# Start of Records to process

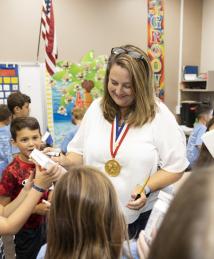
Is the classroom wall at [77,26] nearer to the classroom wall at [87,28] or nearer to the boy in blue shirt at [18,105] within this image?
the classroom wall at [87,28]

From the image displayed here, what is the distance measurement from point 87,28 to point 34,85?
1.40m

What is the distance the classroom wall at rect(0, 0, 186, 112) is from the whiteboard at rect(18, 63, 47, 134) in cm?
18

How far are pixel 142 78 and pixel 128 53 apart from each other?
136 millimetres

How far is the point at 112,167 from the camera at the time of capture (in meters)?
1.49

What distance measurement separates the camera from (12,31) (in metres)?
4.65

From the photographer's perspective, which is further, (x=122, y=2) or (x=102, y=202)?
(x=122, y=2)

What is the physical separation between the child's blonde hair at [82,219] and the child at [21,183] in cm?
72

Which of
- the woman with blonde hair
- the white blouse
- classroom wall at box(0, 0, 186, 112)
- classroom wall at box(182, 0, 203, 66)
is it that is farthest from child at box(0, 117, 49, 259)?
classroom wall at box(182, 0, 203, 66)

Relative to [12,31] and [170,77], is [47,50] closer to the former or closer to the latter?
[12,31]

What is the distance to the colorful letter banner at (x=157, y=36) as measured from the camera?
5570mm

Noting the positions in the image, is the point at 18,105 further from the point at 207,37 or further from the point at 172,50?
the point at 207,37

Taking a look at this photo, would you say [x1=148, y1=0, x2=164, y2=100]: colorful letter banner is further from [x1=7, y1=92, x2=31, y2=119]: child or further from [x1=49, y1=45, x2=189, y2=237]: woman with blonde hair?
[x1=49, y1=45, x2=189, y2=237]: woman with blonde hair

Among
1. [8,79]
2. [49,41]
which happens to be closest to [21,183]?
[49,41]

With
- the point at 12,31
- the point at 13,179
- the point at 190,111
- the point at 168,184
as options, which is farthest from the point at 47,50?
the point at 190,111
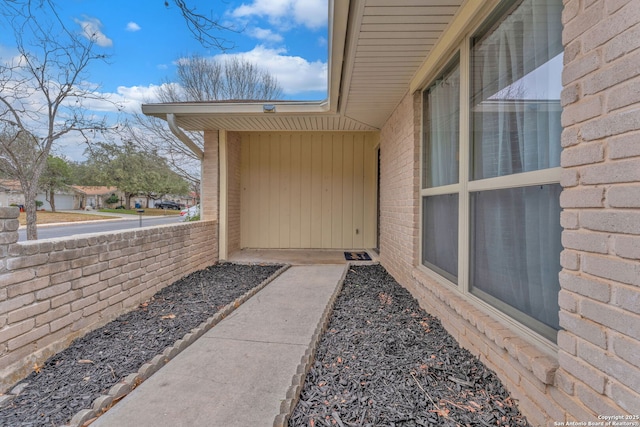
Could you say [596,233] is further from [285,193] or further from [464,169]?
[285,193]

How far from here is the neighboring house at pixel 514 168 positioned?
41.9 inches

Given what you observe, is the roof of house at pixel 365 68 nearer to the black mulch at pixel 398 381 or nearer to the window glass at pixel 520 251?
the window glass at pixel 520 251

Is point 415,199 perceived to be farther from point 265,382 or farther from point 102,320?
point 102,320

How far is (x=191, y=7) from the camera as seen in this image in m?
1.96

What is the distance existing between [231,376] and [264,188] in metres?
5.10

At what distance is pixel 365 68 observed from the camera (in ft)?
10.1

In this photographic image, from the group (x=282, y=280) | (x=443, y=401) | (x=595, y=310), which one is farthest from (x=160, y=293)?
(x=595, y=310)

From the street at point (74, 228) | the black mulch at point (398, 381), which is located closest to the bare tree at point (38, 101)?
the street at point (74, 228)

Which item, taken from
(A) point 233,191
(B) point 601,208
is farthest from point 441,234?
(A) point 233,191

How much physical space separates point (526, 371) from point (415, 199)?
7.11 ft

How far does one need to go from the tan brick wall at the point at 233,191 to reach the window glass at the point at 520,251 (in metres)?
4.60

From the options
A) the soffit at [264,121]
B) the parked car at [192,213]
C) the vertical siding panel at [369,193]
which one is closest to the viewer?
the soffit at [264,121]

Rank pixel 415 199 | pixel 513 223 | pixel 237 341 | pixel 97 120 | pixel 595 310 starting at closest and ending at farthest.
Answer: pixel 595 310 < pixel 513 223 < pixel 237 341 < pixel 415 199 < pixel 97 120

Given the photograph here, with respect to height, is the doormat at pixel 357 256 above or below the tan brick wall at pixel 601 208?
below
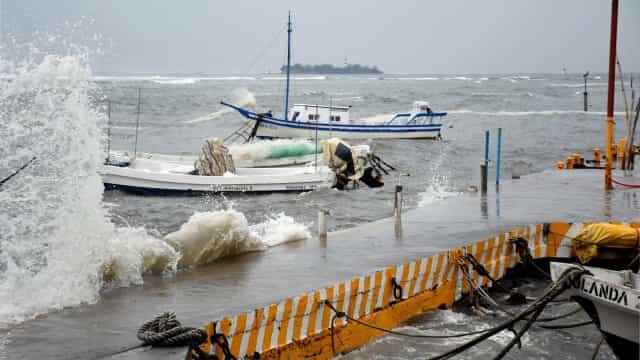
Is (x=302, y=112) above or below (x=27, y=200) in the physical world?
above

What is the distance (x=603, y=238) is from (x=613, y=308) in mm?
4461

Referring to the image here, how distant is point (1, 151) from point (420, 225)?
24.8 metres

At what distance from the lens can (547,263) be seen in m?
13.5

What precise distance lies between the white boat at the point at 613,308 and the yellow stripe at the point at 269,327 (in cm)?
315

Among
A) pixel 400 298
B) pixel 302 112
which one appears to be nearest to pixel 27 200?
pixel 400 298

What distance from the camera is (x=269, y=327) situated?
856cm

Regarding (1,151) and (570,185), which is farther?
(1,151)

# End of Records to process

Work instructions:
Without including any pictures, reproduce the listing exactly.

Response to the task:
Is the classroom wall at [77,26] nearer to the classroom wall at [87,28] or nearer to the boy in blue shirt at [18,105] within this image?
the classroom wall at [87,28]

From the image displayed here, what is the distance measurement from point 87,28 to point 34,85?
1.40m

What is the distance the classroom wall at rect(0, 0, 186, 112) is from the whiteboard at rect(18, 63, 47, 134) in cm?
18

How far are pixel 142 78 and pixel 128 53 apart from each other?
136 millimetres

How far is the point at 112,167 from the camera at the time of capture (in meters)?
1.49

What distance measurement separates the camera from (12,31) (in metres)?
4.65

From the photographer's perspective, which is further, (x=122, y=2) or (x=102, y=202)?
(x=122, y=2)

What is the physical separation between the child's blonde hair at [82,219] and the child at [21,183] in cm?
72

Which of
- the woman with blonde hair
- the white blouse
- classroom wall at box(0, 0, 186, 112)
- classroom wall at box(182, 0, 203, 66)
is it that is farthest from child at box(0, 117, 49, 259)?
classroom wall at box(182, 0, 203, 66)

Relative to [12,31] and [170,77], is [47,50] closer to the former or closer to the latter?
[12,31]

What is the distance to the colorful letter banner at (x=157, y=36) as measured from the camera?
5570mm

Noting the positions in the image, is the point at 18,105 further from the point at 207,37 or further from the point at 172,50?
the point at 207,37

Taking a look at this photo, would you say [x1=148, y1=0, x2=164, y2=100]: colorful letter banner is further from [x1=7, y1=92, x2=31, y2=119]: child or further from [x1=49, y1=45, x2=189, y2=237]: woman with blonde hair?
[x1=49, y1=45, x2=189, y2=237]: woman with blonde hair

Among
1. [8,79]
2. [49,41]
which happens to be closest to [21,183]?
[49,41]

With
- the point at 12,31
- the point at 13,179
- the point at 190,111
- the point at 168,184
as options, which is farthest from the point at 47,50?
the point at 190,111
Could you say [596,233] is further from [285,193] or further from [464,169]?
[285,193]

How far from here is the neighboring house at pixel 514 168 positioned?
41.9 inches

Given what you observe, is the roof of house at pixel 365 68 nearer to the black mulch at pixel 398 381 or nearer to the window glass at pixel 520 251?
the window glass at pixel 520 251

Is point 415,199 perceived to be farther from point 265,382 or farther from point 102,320?
point 102,320

How far is (x=191, y=7) from the camera as seen in this image in m?
1.96

What is the distance existing between [231,376] and [264,188] in metres?
5.10

At what distance is pixel 365 68 observed from the camera (in ft)?
10.1

In this photographic image, from the group (x=282, y=280) | (x=443, y=401) | (x=595, y=310), which one is farthest from (x=160, y=293)?
(x=595, y=310)

From the street at point (74, 228) | the black mulch at point (398, 381), which is located closest to the bare tree at point (38, 101)?
the street at point (74, 228)

Which item, taken from
(A) point 233,191
(B) point 601,208
is farthest from point 441,234?
(A) point 233,191

How much physical space separates point (526, 371) from point (415, 199)?
7.11 ft

How far does one need to go from the tan brick wall at the point at 233,191 to reach the window glass at the point at 520,251 (in metres)?
4.60

From the options
A) the soffit at [264,121]
B) the parked car at [192,213]
C) the vertical siding panel at [369,193]
which one is closest to the viewer?
the soffit at [264,121]

Rank pixel 415 199 | pixel 513 223 | pixel 237 341 | pixel 97 120 | pixel 595 310 starting at closest and ending at farthest.
Answer: pixel 595 310 < pixel 513 223 < pixel 237 341 < pixel 415 199 < pixel 97 120

Given the photograph here, with respect to height, is the doormat at pixel 357 256 above or below the tan brick wall at pixel 601 208?
below
Is (x=302, y=112) above or below (x=27, y=200) in the physical world?
above

What is the distance (x=603, y=238) is from (x=613, y=308) in mm?
4461

Referring to the image here, how distant is point (1, 151) from point (420, 225)?
24.8 metres

At what distance from the lens can (547,263) be seen in m?
13.5

What precise distance lies between the white boat at the point at 613,308 and the yellow stripe at the point at 269,327 (in cm)?
315

Among
A) pixel 400 298
B) pixel 302 112
which one appears to be nearest to pixel 27 200?
pixel 400 298

What distance from the camera is (x=269, y=327) situated?
856cm

Regarding (1,151) and (570,185), which is farther?
(1,151)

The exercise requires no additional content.